### Required tasks:
- A) According to the book review, which two people does Hunter's preface show have influenced him?
- B) Using the book review, decide whether each statement agrees with it: (i) Hunter thinks Christians can and should change the world. (ii) Fundamentalists concentrate mostly on personal and national revival. (iii) Hunter's book is made up of four essays. For each, answer yes or no and quote the words of the book review that decide it.
- C) Reproduce the book review word for word, everything from "This common view" down to "culturally central institutions.".

-- Page extract follows --

Monday, 9 October 2017  | Gordon Preece



To Change the World: The Irony, Tragedy, & Possibility of Christianity in the Late Modern World
By James Davison Hunter
(New York: Oxford University Press, 2010)


Ever found yourself saying to God, yourself or others, ‘I want to make a difference’? It’s a fairly standard Christian, and also, suspiciously non-Christian line. It lines up with other common Christian statements like 'redeeming the culture', ‘advancing the kingdom’, 'building the kingdom’ and 'transforming the world’. All of them, according to James Davison Hunter, are wrong. Hunter is a sociologist based at the University of Virginia who has spent much of his academic career analysing Evangelicalism and the 'culture wars' to which it has been wed in the US. The preface reveals that he is influenced by people like the doyen of American sociologists, Peter Berger, and the doyen of American pastors, Tim Keller. It also reveals that the title is ironic. Hunter does not believe we can or should 'change the world', despite giving that impression for the first hundred or more pages.

In the first of the book’s three essays, Hunter shows how we cannot change the world if we keep on doing what we’re doing. The strategies adopted by so many Christians who want to make a difference make little difference where it really counts, in the key institutions of our culture. Hunter's focus is more on conservative Christians, given they are the bulk of Christians in the US, but he doesn’t ignore mainline and progressive Christians. Fundamentalists focus more on personal and national revival, while the more theologically Reformed and intellectual groups seek to inculcate a ’Christian worldview’ in young people’s minds through Christian education from pre-school to graduate school. The shared premise is that, once the battle for ordinary people’s hearts and minds is won, the culture will change.

This common view is mistaken, as Andy Crouch summarises,

because of its individualism: it ignores the central role of institutions in transmitting culture. It is mistaken because it is not just institutions that matter, but institutions at the cultural “center” rather than the “periphery” - so that an op-ed in the New York Times is of vastly greater importance than one in the Sacramento Bee. It is mistaken, perhaps most of all, in its egalitarian assumption that the hearts and minds of ordinary people matter - in fact, cultural change is almost always driven by change among a small élite who occupy powerful positions in those culturally central institutions.

-- Page extract concluded --
-- Information supplied follows --

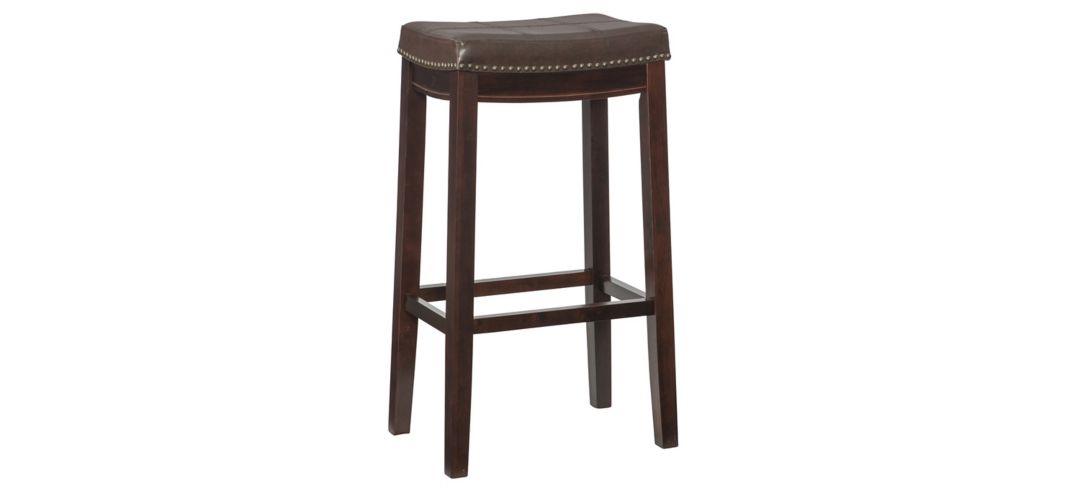 745055880 Claridge Bar Stool sku 745055880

-- Information supplied concluded --

### Solutions by task:
- A) Peter Berger and Tim Keller.

- B)
(i) No: "Hunter does not believe we can or should 'change the world'"
(ii) Yes: "Fundamentalists focus more on personal and national revival"
(iii) No: "In the first of the book’s three essays"

- C)
This common view is mistaken, as Andy Crouch summarises,

because of its individualism: it ignores the central role of institutions in transmitting culture. It is mistaken because it is not just institutions that matter, but institutions at the cultural “center” rather than the “periphery” - so that an op-ed in the New York Times is of vastly greater importance than one in the Sacramento Bee. It is mistaken, perhaps most of all, in its egalitarian assumption that the hearts and minds of ordinary people matter - in fact, cultural change is almost always driven by change among a small élite who occupy powerful positions in those culturally central institutions.